Avoiding Duplicate Records in MySQL

In this MySQL database tutorial, you will be learning how to avoid duplicate records using “Primary Key” and the “Insert Ignore” SQL statement.

With such an impressive number of programs using MySQL as the underlying persistence mechanism, it seems that the development of database-driven applications is a fairly straightforward process that can be tackled with little or no hassles and having only a minimal background in database architecture design.

While this concept can be applied to relatively simple cases, the truth is that the process can be pretty challenging (and eventually daunting) when it comes to persisting and maintaining large amounts of data whose integrity and consistency must be preserved in the most extreme conditions. In such situations, not only is it necessary to deal with the intrinsic complexities exposed by the database schema itself, but it’s mandatory to implement mechanisms that ensure the integrity will be maintained over time, regardless of the operations performed by the application(s) that interact with the storage layer.

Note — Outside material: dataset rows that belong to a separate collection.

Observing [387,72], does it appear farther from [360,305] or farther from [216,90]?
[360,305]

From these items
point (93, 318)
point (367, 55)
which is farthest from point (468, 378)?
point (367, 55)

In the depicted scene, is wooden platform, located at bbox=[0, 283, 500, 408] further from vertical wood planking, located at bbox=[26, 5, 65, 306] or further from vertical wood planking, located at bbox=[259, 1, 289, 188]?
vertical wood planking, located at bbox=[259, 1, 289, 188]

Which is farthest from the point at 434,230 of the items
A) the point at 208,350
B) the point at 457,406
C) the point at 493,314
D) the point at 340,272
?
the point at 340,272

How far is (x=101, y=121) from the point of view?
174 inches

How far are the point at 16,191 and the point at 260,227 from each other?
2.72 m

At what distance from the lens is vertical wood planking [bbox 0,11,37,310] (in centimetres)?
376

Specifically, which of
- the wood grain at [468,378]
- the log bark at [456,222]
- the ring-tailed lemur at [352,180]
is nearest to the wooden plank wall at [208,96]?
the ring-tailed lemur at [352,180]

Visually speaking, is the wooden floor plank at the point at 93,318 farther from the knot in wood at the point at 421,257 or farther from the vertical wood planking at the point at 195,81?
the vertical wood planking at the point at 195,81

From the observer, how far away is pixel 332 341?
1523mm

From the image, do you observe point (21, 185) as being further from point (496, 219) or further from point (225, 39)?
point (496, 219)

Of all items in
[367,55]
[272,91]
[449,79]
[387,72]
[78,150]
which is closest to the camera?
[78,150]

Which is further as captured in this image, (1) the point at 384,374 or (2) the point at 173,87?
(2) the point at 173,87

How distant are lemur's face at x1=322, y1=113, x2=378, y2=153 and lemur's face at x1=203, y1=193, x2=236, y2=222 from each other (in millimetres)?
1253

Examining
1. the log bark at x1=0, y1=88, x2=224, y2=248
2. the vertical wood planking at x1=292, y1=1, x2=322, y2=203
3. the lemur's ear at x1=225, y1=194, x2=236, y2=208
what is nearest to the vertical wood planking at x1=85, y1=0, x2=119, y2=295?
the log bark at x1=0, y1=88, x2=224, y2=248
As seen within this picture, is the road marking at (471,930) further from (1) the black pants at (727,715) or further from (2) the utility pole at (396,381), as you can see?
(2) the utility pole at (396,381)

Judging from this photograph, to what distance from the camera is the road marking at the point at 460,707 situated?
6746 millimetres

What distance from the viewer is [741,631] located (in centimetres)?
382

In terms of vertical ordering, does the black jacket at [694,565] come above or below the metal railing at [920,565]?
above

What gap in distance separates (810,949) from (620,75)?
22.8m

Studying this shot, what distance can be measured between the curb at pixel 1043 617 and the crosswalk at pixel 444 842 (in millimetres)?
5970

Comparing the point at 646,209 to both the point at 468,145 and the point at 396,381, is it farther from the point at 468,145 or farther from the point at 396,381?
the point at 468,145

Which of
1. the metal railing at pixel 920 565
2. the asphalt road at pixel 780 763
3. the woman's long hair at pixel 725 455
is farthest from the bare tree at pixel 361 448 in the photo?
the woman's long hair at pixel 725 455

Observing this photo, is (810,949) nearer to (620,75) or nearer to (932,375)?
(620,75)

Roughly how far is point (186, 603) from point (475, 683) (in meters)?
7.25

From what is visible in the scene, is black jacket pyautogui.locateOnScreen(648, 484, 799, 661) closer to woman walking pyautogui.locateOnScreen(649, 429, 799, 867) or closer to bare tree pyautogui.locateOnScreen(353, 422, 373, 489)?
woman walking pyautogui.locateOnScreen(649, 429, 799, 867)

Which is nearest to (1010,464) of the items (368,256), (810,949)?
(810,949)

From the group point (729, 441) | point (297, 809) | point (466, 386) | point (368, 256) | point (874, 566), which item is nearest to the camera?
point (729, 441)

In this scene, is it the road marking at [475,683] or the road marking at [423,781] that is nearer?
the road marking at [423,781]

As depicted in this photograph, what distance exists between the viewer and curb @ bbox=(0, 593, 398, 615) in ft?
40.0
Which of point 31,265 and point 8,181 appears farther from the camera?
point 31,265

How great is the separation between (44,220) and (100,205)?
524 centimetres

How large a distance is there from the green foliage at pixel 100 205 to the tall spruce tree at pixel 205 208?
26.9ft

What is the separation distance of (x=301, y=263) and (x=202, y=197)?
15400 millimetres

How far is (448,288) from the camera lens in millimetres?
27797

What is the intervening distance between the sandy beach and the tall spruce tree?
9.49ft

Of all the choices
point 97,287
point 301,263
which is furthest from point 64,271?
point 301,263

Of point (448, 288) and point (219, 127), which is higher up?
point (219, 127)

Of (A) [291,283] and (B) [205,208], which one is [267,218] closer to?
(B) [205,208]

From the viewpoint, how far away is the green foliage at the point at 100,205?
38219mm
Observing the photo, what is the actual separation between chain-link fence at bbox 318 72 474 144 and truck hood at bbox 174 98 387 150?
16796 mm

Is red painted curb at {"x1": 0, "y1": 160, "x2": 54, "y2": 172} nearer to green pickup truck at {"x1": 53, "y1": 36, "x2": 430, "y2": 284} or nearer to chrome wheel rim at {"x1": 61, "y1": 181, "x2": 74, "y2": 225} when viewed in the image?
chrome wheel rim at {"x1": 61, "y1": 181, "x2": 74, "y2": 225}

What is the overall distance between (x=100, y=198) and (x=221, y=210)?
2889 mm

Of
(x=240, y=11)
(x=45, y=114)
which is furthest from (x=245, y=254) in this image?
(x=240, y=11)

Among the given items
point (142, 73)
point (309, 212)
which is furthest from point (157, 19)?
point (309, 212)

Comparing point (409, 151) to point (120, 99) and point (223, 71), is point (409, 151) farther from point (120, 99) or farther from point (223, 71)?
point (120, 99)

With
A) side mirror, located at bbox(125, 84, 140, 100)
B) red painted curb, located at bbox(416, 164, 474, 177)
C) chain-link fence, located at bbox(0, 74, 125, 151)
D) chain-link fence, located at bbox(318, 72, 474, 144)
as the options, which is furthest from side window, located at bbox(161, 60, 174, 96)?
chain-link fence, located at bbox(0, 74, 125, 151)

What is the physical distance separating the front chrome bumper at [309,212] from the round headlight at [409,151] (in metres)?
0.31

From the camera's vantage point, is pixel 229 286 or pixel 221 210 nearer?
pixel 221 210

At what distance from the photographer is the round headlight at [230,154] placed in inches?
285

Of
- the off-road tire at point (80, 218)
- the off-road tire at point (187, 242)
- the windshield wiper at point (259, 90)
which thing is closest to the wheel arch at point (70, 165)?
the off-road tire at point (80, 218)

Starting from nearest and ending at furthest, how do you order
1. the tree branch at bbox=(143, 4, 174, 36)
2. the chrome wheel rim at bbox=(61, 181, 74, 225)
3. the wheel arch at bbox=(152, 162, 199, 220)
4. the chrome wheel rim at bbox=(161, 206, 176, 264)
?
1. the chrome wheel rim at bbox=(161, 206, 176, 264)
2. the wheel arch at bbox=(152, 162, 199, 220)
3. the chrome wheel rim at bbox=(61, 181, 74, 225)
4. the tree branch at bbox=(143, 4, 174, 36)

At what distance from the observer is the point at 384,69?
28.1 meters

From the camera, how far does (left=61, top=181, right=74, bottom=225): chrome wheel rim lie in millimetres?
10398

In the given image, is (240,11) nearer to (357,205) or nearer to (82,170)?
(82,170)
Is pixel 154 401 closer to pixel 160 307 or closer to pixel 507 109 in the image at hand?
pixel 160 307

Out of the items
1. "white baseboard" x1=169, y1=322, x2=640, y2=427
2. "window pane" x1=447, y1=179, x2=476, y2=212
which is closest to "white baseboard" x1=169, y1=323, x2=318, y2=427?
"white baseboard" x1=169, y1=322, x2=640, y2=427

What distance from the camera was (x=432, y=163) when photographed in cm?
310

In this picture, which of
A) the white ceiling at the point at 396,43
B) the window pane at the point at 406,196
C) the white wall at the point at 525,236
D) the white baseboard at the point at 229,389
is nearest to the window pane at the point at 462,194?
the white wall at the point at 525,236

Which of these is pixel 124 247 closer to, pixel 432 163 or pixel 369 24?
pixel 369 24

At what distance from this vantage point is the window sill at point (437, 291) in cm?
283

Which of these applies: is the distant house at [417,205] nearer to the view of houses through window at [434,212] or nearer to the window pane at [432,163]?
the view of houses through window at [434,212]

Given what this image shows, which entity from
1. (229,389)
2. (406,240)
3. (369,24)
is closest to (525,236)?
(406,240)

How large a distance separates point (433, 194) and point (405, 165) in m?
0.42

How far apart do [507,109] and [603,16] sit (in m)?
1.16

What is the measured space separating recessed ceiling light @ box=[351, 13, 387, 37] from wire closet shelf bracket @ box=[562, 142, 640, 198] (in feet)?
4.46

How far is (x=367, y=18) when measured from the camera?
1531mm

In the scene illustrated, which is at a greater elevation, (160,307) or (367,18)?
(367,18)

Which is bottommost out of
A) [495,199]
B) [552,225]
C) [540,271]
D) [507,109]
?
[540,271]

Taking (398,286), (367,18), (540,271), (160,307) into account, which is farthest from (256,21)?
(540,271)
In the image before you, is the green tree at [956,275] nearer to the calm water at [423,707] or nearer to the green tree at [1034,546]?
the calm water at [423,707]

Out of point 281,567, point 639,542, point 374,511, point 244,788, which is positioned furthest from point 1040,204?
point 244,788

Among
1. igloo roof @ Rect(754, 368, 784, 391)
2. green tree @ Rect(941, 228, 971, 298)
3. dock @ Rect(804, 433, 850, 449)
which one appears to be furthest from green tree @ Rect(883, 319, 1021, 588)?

Of course, there are many factors that can affect (unintentionally or deliberately) the integrity of persisted data, which are way too extensive for being covered in a single tutorial (you can buy a book from the many available out there and dig deeper into the topic). However, a common issue that all database-driven programs must address is record duplication. Even in trivial and banal cases, like a personal blog database, record duplication can be a real nightmare that can end up bringing the efficiency and reliability of an application to its knees.

The good news is that preventing your MySQL database from suffering the side effects of record duplication isn’t as complicated and intimidating as it sounds. What’s more, the problem can be tackled both at application and database-level, with each approach owning its own pros and cons. However, the latter gives you more independency, as the solution isn’t strictly coupled to the language on which the application is seated upon.

In the lines to come I’ll be discussing a few straightforward approaches that you can use, in order to maintain your valuable data.

Having said that, now it’s time to get rid of the preliminaries and start looking into the first two methods that you can utilize for preventing record duplication: the “PRIMARY KEY” clause and the “INSERT IGNORE” SQL statement. Let’s get started!  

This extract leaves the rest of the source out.